▶ [MATERIAL FOR THE TASK]
--------------------------------------------------

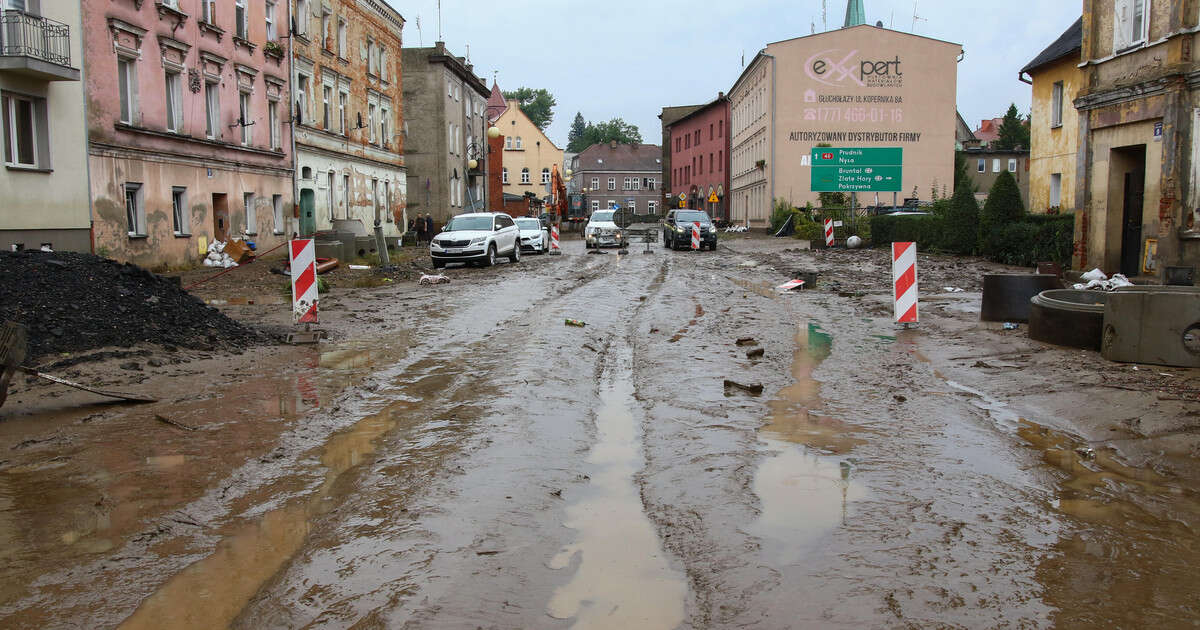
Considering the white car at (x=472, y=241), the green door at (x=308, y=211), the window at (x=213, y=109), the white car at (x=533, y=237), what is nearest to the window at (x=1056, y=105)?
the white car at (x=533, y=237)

--------------------------------------------------

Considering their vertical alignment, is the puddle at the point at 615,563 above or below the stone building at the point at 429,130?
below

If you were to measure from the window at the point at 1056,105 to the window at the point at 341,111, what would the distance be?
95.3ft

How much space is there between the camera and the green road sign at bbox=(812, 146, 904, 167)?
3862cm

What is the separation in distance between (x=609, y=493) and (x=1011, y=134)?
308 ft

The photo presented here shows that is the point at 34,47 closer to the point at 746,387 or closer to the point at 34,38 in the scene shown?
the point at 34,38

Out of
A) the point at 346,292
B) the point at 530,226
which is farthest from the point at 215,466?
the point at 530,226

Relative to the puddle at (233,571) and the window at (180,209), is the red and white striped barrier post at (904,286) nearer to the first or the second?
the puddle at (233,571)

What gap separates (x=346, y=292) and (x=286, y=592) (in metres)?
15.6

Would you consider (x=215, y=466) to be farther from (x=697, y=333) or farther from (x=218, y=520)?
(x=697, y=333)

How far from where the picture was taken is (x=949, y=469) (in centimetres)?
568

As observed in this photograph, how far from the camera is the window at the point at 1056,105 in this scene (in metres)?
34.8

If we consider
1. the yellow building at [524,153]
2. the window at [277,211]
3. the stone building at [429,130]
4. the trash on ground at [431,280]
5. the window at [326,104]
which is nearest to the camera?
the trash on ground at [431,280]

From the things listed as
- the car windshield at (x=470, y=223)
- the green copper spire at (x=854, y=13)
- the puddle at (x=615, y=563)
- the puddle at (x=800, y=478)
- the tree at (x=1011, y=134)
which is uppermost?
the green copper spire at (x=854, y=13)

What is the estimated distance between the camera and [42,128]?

--------------------------------------------------

▶ [WHAT YOU ARE ASKED TO DO]
Copy out every record line again word for word, starting with the line that contains "If you were" and continuing down through the line that contains "What is the estimated", including both of those lines.

▶ [RESULT OF THE TASK]
If you were to measure from the window at the point at 1056,105 to the window at the point at 341,111, what would the distance be?
95.3ft

How much space is there between the camera and the green road sign at bbox=(812, 146, 904, 167)?
3862cm

What is the separation in distance between (x=609, y=493) and (x=1011, y=134)?
308 ft

The photo presented here shows that is the point at 34,47 closer to the point at 746,387 or closer to the point at 34,38 in the scene shown?
the point at 34,38

Out of
A) the point at 346,292
B) the point at 530,226
which is farthest from the point at 215,466?
the point at 530,226

Relative to the puddle at (233,571) and the window at (180,209), is the red and white striped barrier post at (904,286) nearer to the first or the second?
the puddle at (233,571)

What gap separates (x=346, y=292) and (x=286, y=592) (in metres)?
15.6

Would you consider (x=215, y=466) to be farther from (x=697, y=333) or farther from (x=218, y=520)?
(x=697, y=333)

How far from where the picture was taken is (x=949, y=469) (in centimetres)?
568

As observed in this photograph, how far from the camera is the window at the point at 1056,105 in this scene (in metres)?
34.8

If we consider
1. the yellow building at [524,153]
2. the window at [277,211]
3. the stone building at [429,130]
4. the trash on ground at [431,280]
5. the window at [326,104]
which is nearest to the camera?
the trash on ground at [431,280]

From the things listed as
- the car windshield at (x=470, y=223)
- the green copper spire at (x=854, y=13)
- the puddle at (x=615, y=563)
- the puddle at (x=800, y=478)
- the tree at (x=1011, y=134)
which is uppermost?
the green copper spire at (x=854, y=13)

What is the estimated distance between the camera and [42,128]?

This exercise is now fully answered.